Provided entries section start
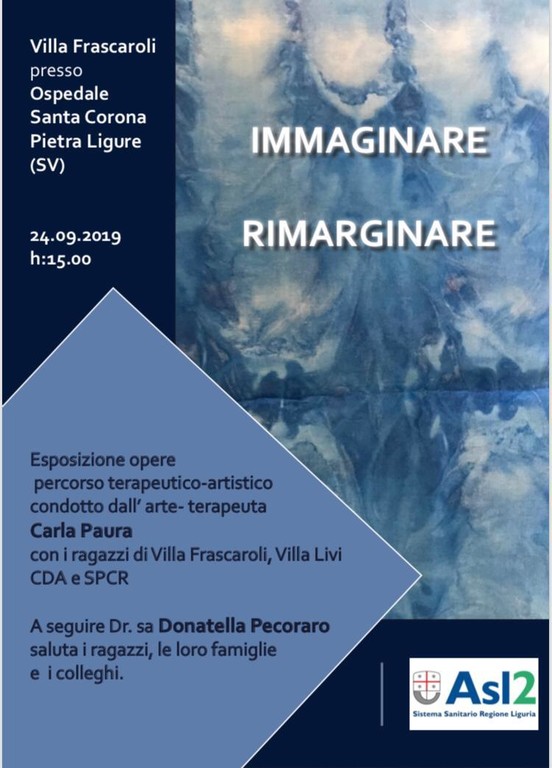 Villa Frascaroli
presso
Ospedale
Santa Corona
Pietra Ligure
(SV)

24.09.2019
h:15.00

IMMAGINARE

RIMARGINARE

Esposizione opere percorso terapeutico-artistico condotto dall' arte- terapeuta
Carla Paura
con i ragazzi di Villa Frascaroli, Villa Livi CDA e SPCR

A seguire Dr. sa Donatella Pecoraro saluta i ragazzi, le loro famiglie e i colleghi.

Asl2
Sistema Sanitario Regione Liguria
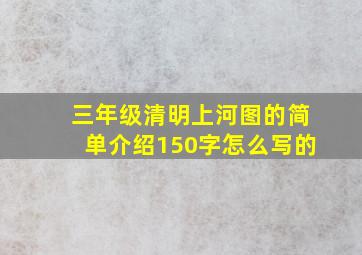 三年级清明上河图的简单介绍150字怎么写的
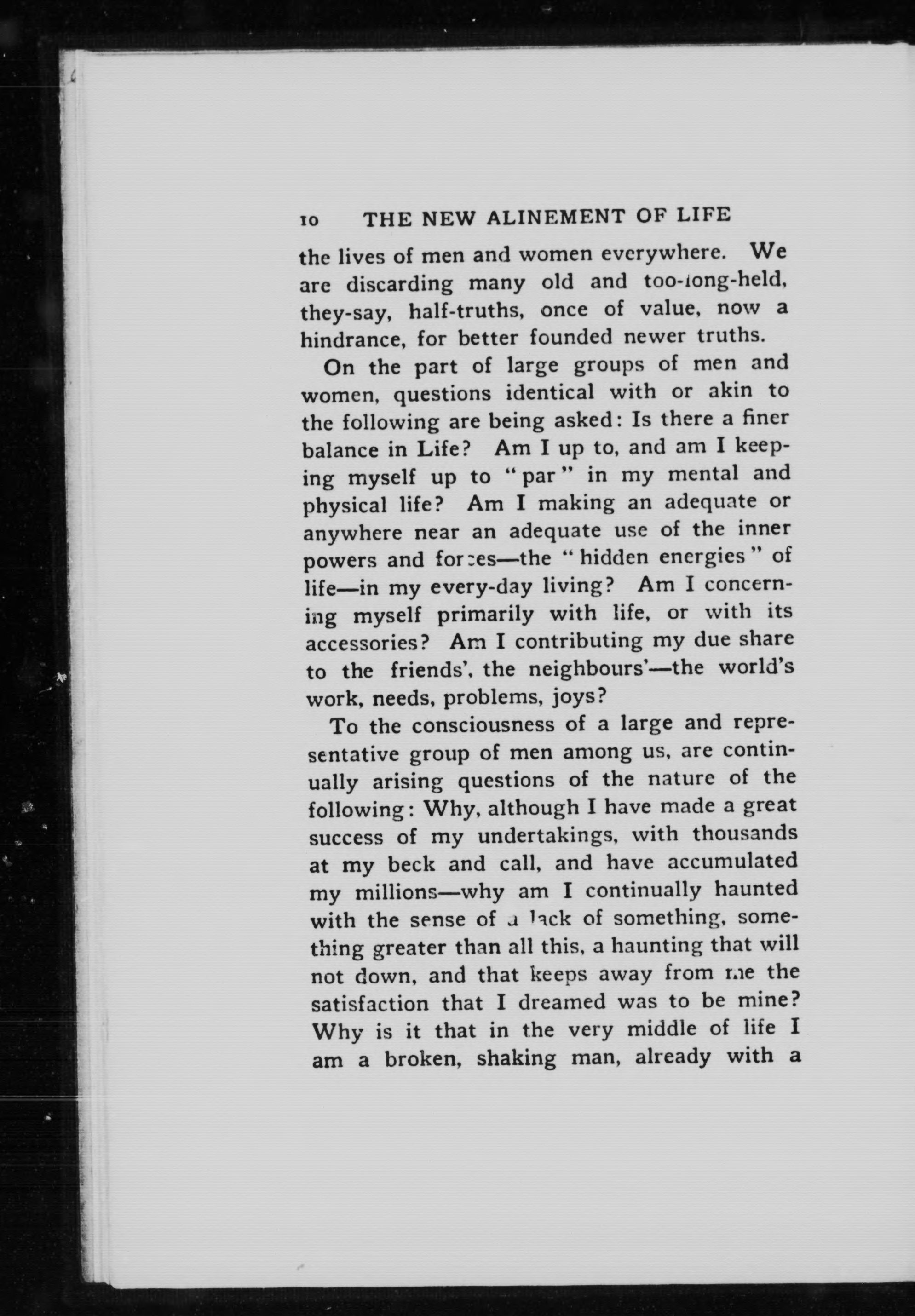 10 THE NEW ALINEMENT OF LIFE

the lives of men and women everywhere. We are discarding many old and too-long-held, they-say, half-truths, once of value, now a hindrance, for better founded newer truths.

On the part of large groups of men and women, questions identical with or akin to the following are being asked: Is there a finer balance in Life? Am I up to, and am I keeping myself up to "par" in my mental and physical life? Am I making an adequate or anywhere near an adequate use of the inner powers and forces—the "hidden energies" of life—in my every-day living? Am I concerning myself primarily with life, or with its accessories? Am I contributing my due share to the friends', the neighbours'—the world's work, needs, problems, joys?

To the consciousness of a large and representative group of men among us, are continually arising questions of the nature of the following: Why, although I have made a great success of my undertakings, with thousands at my beck and call, and have accumulated my millions—why am I continually haunted with the sense of a lack of something, something greater than all this, a haunting that will not down, and that keeps away from me the satisfaction that I dreamed was to be mine? Why is it that in the very middle of life I am a broken, shaking man, already with a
Provided entries section end
▸ **About this exercise**
Among the entries above, copy exactly the stretch from the line holding "Sistema Sanitario Regione Liguria" through the line holding "On the part", leaving out any pictures.

▸ **Answer section**
Sistema Sanitario Regione Liguria
 三年级清明上河图的简单介绍150字怎么写的
 10 THE NEW ALINEMENT OF LIFE

the lives of men and women everywhere. We are discarding many old and too-long-held, they-say, half-truths, once of value, now a hindrance, for better founded newer truths.

On the part of large groups of men and women, questions identical with or akin to the following are being asked: Is there a finer balance in Life? Am I up to, and am I keeping myself up to "par" in my mental and physical life? Am I making an adequate or anywhere near an adequate use of the inner powers and forces—the "hidden energies" of life—in my every-day living? Am I concerning myself primarily with life, or with its accessories? Am I contributing my due share to the friends', the neighbours'—the world's work, needs, problems, joys?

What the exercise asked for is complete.